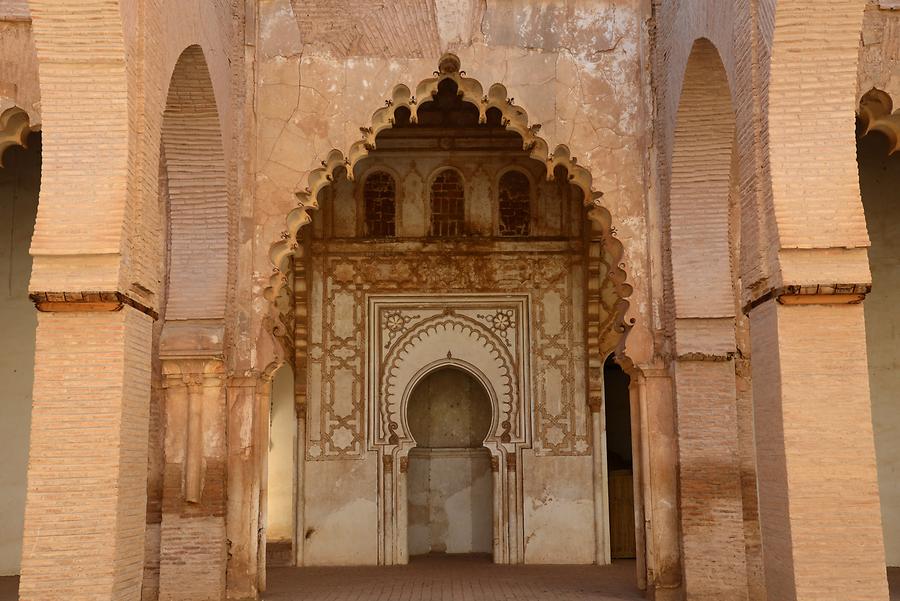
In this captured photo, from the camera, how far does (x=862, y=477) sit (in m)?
6.76

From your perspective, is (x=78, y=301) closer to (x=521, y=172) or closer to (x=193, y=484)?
(x=193, y=484)

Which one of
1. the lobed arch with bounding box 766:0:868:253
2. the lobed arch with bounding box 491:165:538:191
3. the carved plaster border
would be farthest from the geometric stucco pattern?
the lobed arch with bounding box 766:0:868:253

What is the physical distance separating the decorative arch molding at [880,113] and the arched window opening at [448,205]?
19.0ft

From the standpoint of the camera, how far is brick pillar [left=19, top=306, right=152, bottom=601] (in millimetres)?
6543

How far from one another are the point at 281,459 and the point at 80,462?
905 cm

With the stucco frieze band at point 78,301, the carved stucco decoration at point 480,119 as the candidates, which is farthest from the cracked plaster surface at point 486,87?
the stucco frieze band at point 78,301

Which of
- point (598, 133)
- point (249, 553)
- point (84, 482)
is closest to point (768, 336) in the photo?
point (598, 133)

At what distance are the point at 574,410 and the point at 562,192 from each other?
9.80 ft

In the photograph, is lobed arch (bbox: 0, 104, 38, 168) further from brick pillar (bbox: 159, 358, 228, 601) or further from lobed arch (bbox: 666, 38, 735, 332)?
lobed arch (bbox: 666, 38, 735, 332)

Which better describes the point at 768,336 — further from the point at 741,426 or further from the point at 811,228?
the point at 741,426

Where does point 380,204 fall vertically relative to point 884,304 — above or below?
above

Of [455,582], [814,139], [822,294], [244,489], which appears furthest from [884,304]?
[244,489]

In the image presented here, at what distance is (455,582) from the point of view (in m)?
11.8

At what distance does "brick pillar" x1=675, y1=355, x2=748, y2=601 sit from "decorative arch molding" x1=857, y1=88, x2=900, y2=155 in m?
2.62
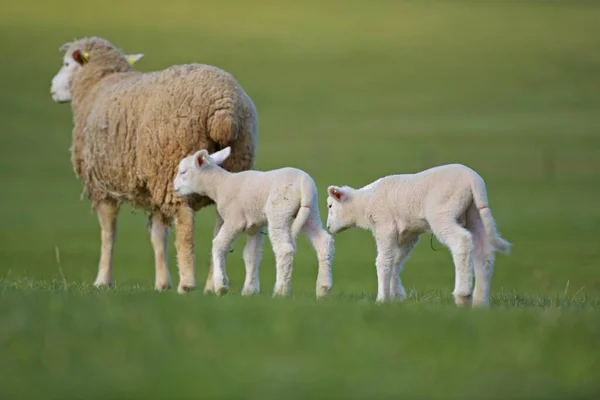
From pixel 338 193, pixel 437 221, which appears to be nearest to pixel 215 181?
pixel 338 193

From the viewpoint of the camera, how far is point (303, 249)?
106 feet

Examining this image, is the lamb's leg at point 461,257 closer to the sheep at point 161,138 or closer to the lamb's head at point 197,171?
the lamb's head at point 197,171

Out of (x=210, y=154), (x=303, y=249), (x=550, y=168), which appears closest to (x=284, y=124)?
(x=550, y=168)

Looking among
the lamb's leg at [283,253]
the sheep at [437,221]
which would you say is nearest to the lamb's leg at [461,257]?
the sheep at [437,221]

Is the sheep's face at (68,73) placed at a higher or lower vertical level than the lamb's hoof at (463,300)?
higher

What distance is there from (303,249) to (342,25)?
3166 cm

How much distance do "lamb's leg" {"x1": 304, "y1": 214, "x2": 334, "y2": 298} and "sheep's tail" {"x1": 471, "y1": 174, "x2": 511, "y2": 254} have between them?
141 centimetres

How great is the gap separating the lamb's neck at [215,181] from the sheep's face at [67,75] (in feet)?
13.1

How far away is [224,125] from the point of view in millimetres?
11672

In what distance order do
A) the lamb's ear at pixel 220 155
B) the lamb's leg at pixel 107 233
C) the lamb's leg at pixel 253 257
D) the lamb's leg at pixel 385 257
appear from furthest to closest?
1. the lamb's leg at pixel 107 233
2. the lamb's ear at pixel 220 155
3. the lamb's leg at pixel 253 257
4. the lamb's leg at pixel 385 257

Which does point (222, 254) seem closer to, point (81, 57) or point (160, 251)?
point (160, 251)

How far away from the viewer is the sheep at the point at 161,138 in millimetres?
11844

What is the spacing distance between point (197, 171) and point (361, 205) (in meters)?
1.76

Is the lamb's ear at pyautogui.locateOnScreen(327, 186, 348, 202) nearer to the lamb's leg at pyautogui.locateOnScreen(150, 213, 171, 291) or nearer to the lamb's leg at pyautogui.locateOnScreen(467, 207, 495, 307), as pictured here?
the lamb's leg at pyautogui.locateOnScreen(467, 207, 495, 307)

-------

Your goal
Put everything from the line containing "In what distance order do" down to the final line above into a Markdown table, leaving out blank lines. Use the columns Number, for a running count starting at 1, and Line, for the line itself.

Task result
| Number | Line |
|---|---|
| 1 | In what distance order do |
| 2 | A) the lamb's ear at pixel 220 155 |
| 3 | B) the lamb's leg at pixel 107 233 |
| 4 | C) the lamb's leg at pixel 253 257 |
| 5 | D) the lamb's leg at pixel 385 257 |
| 6 | appear from furthest to closest? |
| 7 | 1. the lamb's leg at pixel 107 233 |
| 8 | 2. the lamb's ear at pixel 220 155 |
| 9 | 3. the lamb's leg at pixel 253 257 |
| 10 | 4. the lamb's leg at pixel 385 257 |
| 11 | Which does point (222, 254) seem closer to, point (81, 57) or point (160, 251)? |
| 12 | point (160, 251) |
| 13 | How far away from the viewer is the sheep at the point at 161,138 in millimetres? |
| 14 | 11844 |
| 15 | What is the spacing distance between point (197, 171) and point (361, 205) (in meters)? |
| 16 | 1.76 |
| 17 | Is the lamb's ear at pyautogui.locateOnScreen(327, 186, 348, 202) nearer to the lamb's leg at pyautogui.locateOnScreen(150, 213, 171, 291) or nearer to the lamb's leg at pyautogui.locateOnScreen(467, 207, 495, 307), as pictured here? |
| 18 | the lamb's leg at pyautogui.locateOnScreen(467, 207, 495, 307) |